Katarte / Rottamare la vecchia Italia. Il sogno del Futurismo al Guggenheim di New York
Gino Severini. Ballerina blu (part.) 1912
Biglietti non disponibili
Fino al 1 settembre
L’invasione futurista nella Grande Mela ha uno sguardo attento anche in ambito culinario così come per la moda (i panciotti di Fortunato Depero per Marinetti), che erano parte integrante della vita e dello stile futurista. Lo stesso Marinetti nel 1932 scrisse un Manuale di Cucina, sfida aperta al buon borghese Pellegrino Artusi e alla sua Arte del Mangiar Bene.
L’abolizione della pastasciutta, “assurda religione gastronomica italiana” è uno degli obiettivi delle cene che iniziano invece dal caffè’ e dove i condimenti tradizionali e la politica a tavola sono messi al bando. Immaginarsi di cenare nella sala da pranzo di Casa Cimino a Roma disegnata all’inizio degli anni Trenta dal perugino Gerardo Dottori, consumando un “anti-pasta” sui piatti di ceramica di Bruno Munari e Torido Mazzotti, per concludere, o magari cominciare, col caffè’ nel servizio 1928 firmato Giacomo Balla.

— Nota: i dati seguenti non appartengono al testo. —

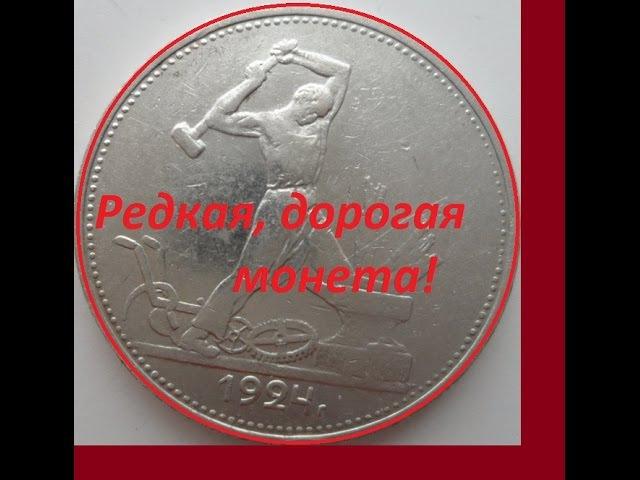 Редкая дорогая монета 50 копеек 1924 года Отличия Rare expensive coin 50 kopecks 1924 USSR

Il tutto all’insegna di una visione proiettata verso il futuro che promuove la creazione di “bocconi simultaneisti e cangianti”, invitando gli chef a inventare nuovi sapori e incoraggiando l’accostamento di musiche, poesie e profumi alle pietanze. La madre della curatrice Vivien Greene, una chef italiana, proporrà un assaggio ai membri del museo in una delle serate riservate. Presente anche un servizio di piatti di Giovanni Acquaviva del 1939, che segno’ la fine del Futurismo: “Fascismo Futurismo”, e’ scritto su uno dei 12 pezzi decorato con una grossa “F”, su un altro: “Duce Duce Duce”.

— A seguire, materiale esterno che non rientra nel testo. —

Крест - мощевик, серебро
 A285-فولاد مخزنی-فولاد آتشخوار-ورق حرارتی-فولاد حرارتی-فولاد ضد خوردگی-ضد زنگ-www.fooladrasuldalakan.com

La mostra si snoda sulla rampa elicoidale del Guggenheim trasformato per l’occasione “in opera d’arte totale”: arrivati al sesto piano, dove sono esposti quadri e foto di aeropittori –Tullio Crali, Dottori, Filippo Masoero, Guglielmo Sansoni, lo stesso Balla e Benedetta, la moglie di Marinetti- capita di provare, quando si guarda in basso, lo stesso brivido dalla prospettiva distorta di quei primi voli. “Sono in tutto 360 opere, se includiamo le tazzine da caffè’, di oltre 80 artisti, alcune delle quali non avevano mai lasciato l’Italia”, ha detto la curatrice Vivien Greene.

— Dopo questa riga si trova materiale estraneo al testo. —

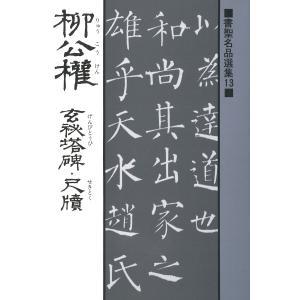 書聖名品選集(13)柳公権 : 玄秘塔碑・尺牘 電子書籍版 / 解説:桃山艸介|ebookjapan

Il Guggenheim, una delle più importati istituzioni museali al mondo, è riuscito ad aggiudicarsi “un colpo raro”, il prestito delle cinque grandi tele murali di Benedetta Cappa sdebidandosi dando risonanza a dei dipinti poco noti in patria. La pittrice piemontese era moglie di Filippo Tommaso Marinetti, fondatore del Movimento, e ricevette la commissione dal regime di Benito Mussolini per il Palazzo delle Poste di Palermo e le realizzò fra il 1933 e il 1934 senza mai lasciare il capoluogo siciliano. Il gruppo di tele è denominato ‘Sintesi e comunicazioni’ e puntò a rappresentare il trionfo delle nuove forme di comunicazione aerea, marina, terrestre, radiofonica, telegrafica e telefonica. Un inno al dinamismo e allo slancio verso il progresso proclamati dalla poetica futurista.
Oltre alle sculture e ai quadri non mancano i manifesti del movimento, gli scritti, le poesie insieme ai fondamentali test cinematografici e sonori, come i film in bianco e nero di Antonio Giulio Bragaglia del 1916 o gli sbalorditivi suoni di uno ”intonarumori” di Luigi Russolo. “Fra le tante cose a cui i futuristi pensavano c’era la volontà di mettere lo spettatore al centro dell’opera d’arte, l’opera d’arte totale”, spiega la Greene.